Anche in questi due anni, per quanto duri, la valenza sociale e culturale dello Champagne è rimasta inalterata: come ricordano Jean-Marie Barillère e Maxime Toubart, è stato il protagonista di tanti momenti di piacere, capace di rendere eccezionale i giorni più grigi, celebrare anche semplicemente il piacere di stare con chi si ama, in un periodo in cui in tanti hanno riscoperto il lusso accessibile di una bottiglia di Champagne bevuta a casa, spendendo molto meno che al ristorante, magari acquistandola, in pochi click, online, risparmiando qualche altro euro. Se le vendite hanno portato euforia, è dal vigneto che il 2021 ha portato più che altro cattive notizie: prima le gelate, poi le muffe, e la raccolta ha subito cali che sfiorano il 50%. Tanto che le rese medie si sono fermate ad appena 73 quintali ad ettaro, ben distanti dai 100 quintali necessari a soddisfare le richieste del mercato. Cui, comunque, lo Champagne risponderà grazie alle riserve stoccate in cantina dalle precedenti vendemmie, a partire proprio dalla 2020.

In futuro, ci sarà da investire su tre fronti: prepararsi al 2050, migliorare gli strumenti che regolamentano l’industria dello Champagne e proteggere e promuovere il patrimonio dello Champagne. Nell’ottica della viticoltura di domani, si punta al raggiungimento dei principi dell’agro-ecologia, partendo quindi dalla riduzione dell’impronta ecologica della filiera dello Champagne. Che ha stilato il primo bilancio della carbon footprint nel lontano 2003, mentre il primo piano di riduzione delle emissioni di CO2 risale al periodo 2005-2015, e si era posto come obiettivo il taglio delle emissioni del 25% nel 2025 e del 75% entro il 2075. Il primo risultato, nel 2018, è stato il taglio del 15% della CO2, ma gli obiettivi sono decisamente ambiziosi, e non solo per lo Champagne, ma per l’intera società. Come quello del 100% di vigneto certificato (biologico o sostenibile, secondo i diversi protocolli riconosciuti in Francia) entro il 2030: oggi la quota delle superfici vitate certificate è del 54%, ben superiore all’obiettivo del 46% previsto qualche anno fa, che fa segnare un’evoluzione enorme nell’arco di pochi anni, con la sostenibilità come obiettivo principale.

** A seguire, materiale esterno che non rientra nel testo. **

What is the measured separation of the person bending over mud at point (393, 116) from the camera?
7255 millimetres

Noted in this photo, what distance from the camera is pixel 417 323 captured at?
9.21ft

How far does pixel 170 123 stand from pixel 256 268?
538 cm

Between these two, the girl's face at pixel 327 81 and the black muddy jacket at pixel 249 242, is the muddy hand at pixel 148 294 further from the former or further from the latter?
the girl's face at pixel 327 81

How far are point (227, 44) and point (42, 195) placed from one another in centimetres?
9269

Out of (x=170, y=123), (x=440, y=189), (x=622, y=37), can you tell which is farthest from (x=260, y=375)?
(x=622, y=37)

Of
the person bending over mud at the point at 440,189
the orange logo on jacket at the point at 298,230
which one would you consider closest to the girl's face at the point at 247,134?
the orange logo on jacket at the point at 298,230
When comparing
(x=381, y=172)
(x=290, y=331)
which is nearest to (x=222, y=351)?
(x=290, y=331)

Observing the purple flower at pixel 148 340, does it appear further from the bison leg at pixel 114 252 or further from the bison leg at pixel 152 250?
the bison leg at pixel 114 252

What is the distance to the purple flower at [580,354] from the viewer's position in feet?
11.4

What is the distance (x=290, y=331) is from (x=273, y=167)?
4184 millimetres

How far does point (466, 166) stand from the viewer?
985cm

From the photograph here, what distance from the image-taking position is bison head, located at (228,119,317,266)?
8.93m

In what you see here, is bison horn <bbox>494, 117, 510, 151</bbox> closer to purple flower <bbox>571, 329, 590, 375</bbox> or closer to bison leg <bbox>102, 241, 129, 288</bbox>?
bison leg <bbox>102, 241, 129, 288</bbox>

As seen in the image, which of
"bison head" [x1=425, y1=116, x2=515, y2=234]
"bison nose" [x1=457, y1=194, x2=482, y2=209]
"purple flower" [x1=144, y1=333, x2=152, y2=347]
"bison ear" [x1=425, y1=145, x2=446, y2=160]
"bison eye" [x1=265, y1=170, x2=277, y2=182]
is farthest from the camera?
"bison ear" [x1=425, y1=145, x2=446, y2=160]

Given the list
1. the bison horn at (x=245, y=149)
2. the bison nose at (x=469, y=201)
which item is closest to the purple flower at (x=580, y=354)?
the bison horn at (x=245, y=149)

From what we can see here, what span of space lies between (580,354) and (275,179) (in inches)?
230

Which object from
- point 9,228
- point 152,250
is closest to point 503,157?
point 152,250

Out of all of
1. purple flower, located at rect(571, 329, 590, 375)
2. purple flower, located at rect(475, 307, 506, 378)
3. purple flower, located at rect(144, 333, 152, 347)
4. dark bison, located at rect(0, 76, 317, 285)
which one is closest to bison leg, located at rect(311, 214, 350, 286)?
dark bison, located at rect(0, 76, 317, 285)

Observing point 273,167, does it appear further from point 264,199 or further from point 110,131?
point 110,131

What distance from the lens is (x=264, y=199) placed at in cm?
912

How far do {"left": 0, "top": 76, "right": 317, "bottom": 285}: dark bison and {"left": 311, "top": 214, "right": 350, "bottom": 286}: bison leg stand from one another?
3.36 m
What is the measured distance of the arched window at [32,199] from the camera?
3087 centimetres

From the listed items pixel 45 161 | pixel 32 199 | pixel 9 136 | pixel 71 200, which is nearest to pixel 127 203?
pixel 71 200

Tornando alla promozione e alla difesa dello Champagne nel mondo, che ha vissuto un momento importante nel 2021, con la sentenza della Corte Ue sulla catena spagnola “Champanillo”, è utile ricordare che oggi la denominazione Champagne è riconosciuta in 125 Paesi nel mondo, ma non ancora in Usa e Russia. In termini di promozione, infine, molto dovrà essere fatto in termini di educazione, sia dei professionisti del vino che dei wine lover, spingendo sull’acceleratore dell’accoglienza in cantina, per far sì che gli amanti delle bollicine vivano lo Champagne nella terra in cui nasce.
In conclusione, il mondo è sempre più incerto, e questi due anni hanno messo a dura prova lo Champagne, ma ne hanno anche dimostrato la grande resilienza. Qualità che, nei prossimi anni, sarà fondamentale in vigna, puntando su nuovi vitigni, ancora da testare, frutto di ibridazioni delle tre varietà principe del territorio, Pinot Noir, Pinot Meunier e Chardonnay: ce ne sono attualmente 365, ancora da testare, con l’obiettivo di ottenere cloni in grado di maturare più tardi (e superare indenni le gelate primaverili), resistere alle malattie (così da abbattere l’uso di fitofarmaci) e rispondere al cambiamento climatico senza perdere in qualità, in modo da garantire allo Champagne un futuro roseo, oltre il 2050.